Tra una denuncia delle guerre dei potenti che straziano i popoli dell’Ucraina e del Medio Oriente, un’assemblea del Sinodo e un pensiero al Giubileo che inaugurerà la vigilia di Natale, il papa ha annunciato il suo decimo concistoro che si terrà l’8 dicembre e proclamerà ventuno nuovi cardinali. Tra novità e conferme. Torino riavrà finalmente un cardinale, il teologo Roberto Repole, attuale arcivescovo del capoluogo piemontese. La conferma riguarda invece la consuetudine, ormai decaduta con Francesco, secondo cui gli arcivescovi delle tradizionali sedi “cardinalizie” ricevevano automaticamente la porpora. Mancano ancora all’appello Firenze, Genova, Napoli, Palermo, Milano – la diocesi più grande del mondo con sei milioni di fedeli – e Venezia, priva del suo patriarca contrariamente alla sua storia secolare. Per ora restano tutte senza rappresentanza nel sacro collegio.
Fa un certo effetto pensare che gli ultimi papi italiani, tranne Eugenio Pacelli che fece carriera nella Germania nazista, sono passati da Milano o da Venezia: Angelo Roncalli, Giovanni Battista Montini, Albino Luciani, Achille Ratti, Giuseppe Sarto (poi papa Pio X), nonché l’arcivescovo Carlo Maria Martini che tanti avrebbero visto volentieri sul trono di Pietro. È uno sgarbo di Bergoglio alla Chiesa italiana come sostengono i suoi nemici? O piuttosto la volontà di Francesco di premiare i singoli vescovi e i semplici frati per l’opera svolta in zone particolarmente disagiate? O è ancora il suo drastico modo di disincentivare l’odiato carrierismo clericale che in passato è cresciuto a dismisura nei corridoi vaticani?

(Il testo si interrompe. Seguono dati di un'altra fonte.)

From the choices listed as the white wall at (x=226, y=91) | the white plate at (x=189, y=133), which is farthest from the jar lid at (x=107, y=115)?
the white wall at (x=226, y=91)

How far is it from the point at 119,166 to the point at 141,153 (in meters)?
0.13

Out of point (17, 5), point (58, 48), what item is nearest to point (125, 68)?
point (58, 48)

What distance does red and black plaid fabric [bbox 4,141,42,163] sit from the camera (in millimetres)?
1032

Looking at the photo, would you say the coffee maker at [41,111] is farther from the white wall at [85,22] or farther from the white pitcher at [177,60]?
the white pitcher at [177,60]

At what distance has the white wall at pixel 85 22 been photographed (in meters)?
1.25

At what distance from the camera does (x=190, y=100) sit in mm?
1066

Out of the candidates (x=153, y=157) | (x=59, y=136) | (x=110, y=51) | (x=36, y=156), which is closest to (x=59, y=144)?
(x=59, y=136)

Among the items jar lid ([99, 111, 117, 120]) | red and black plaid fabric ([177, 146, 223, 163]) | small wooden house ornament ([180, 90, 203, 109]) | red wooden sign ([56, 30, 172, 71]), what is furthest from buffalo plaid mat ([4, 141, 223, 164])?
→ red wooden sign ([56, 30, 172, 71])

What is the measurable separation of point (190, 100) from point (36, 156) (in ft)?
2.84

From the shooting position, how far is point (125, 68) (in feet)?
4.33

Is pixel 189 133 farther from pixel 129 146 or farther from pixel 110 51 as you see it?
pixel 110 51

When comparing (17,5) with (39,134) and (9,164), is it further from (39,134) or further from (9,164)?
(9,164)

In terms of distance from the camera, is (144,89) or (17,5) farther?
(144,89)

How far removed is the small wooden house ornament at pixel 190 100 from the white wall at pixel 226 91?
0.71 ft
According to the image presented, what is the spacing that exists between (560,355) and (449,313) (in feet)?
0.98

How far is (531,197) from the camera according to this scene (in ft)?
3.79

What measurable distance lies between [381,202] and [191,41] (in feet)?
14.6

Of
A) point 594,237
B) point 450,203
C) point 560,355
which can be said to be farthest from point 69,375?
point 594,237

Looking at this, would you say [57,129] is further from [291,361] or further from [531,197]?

Quale che sia la motivazione, l’impronta di Francesco si fa sempre più sentire nel collegio cardinalizio che il papa vuole armonioso “come un’orchestra sinfonica” e che deve prefigurare la chiesa delle periferie sempre meno europea e perennemente in missione sulle strade del mondo. Annunciando il concistoro all’Angelus, lo stesso pontefice ha tenuto a precisare: “La provenienza dei nuovi cardinali esprime l’universalità della Chiesa”. Universale sarà anche la composizione del prossimo conclave con 57 cardinali europei e 84 provenienti dal resto del mondo (dalle tre Americhe, dall’Africa, dall’Asia e dall’Oceania). Soprattutto sarà a forte, fortissima connotazione bergogliana.
Una larga maggioranza delle berrette rosse che dopo l’8 dicembre comporranno il collegio cardinalizio è stata scelta dal papa argentino, 111 su 141 (non tutte con potere di voto, gli ultraottantenni sono esclusi), ventiquattro nominate da Benedetto XVI e sei da Giovanni Paolo II. Con monsignor Lepore riceveranno la porpora altri tre italiani: il nunzio apostolico a riposo Angelo Acerbi, 99 anni (escluso automaticamente dalla Cappella Sistina), il padre scalabriniano Fabio Baggio, sottosegretario ai migranti e responsabile delle questioni sociali e monsignor Baldassarre Reina, siciliano, nuovo vicario per la diocesi di Roma.
Il gruppo italiano rimane il più consistente in un futuro conclave ma il peso specifico nel sacro collegio è diminuito negli anni: oggi conta diciotto porporati su 141, nel 2013 erano ventotto su 115. Sono cresciuti anche i Paesi rappresentati: nel 2013 erano 48, da dicembre saranno 73. Tra le nuove nomine Francesco ha annunciato quelle dell’arcivescovo belga Mathieu a Teheran, dell’ucraino Bychok a Melbourne, del giapponese Kikuchi a Tokio, del francese Vesco ad Algeri, del teologo del Sinodo Radcliffe e dell’organizzatore dei viaggi del papa, l’indiano Koovakad. A fronte dei tanti cardinali provenienti da angoli remoti del globo, resta senza porpora una sede storica cardinalizia come Parigi.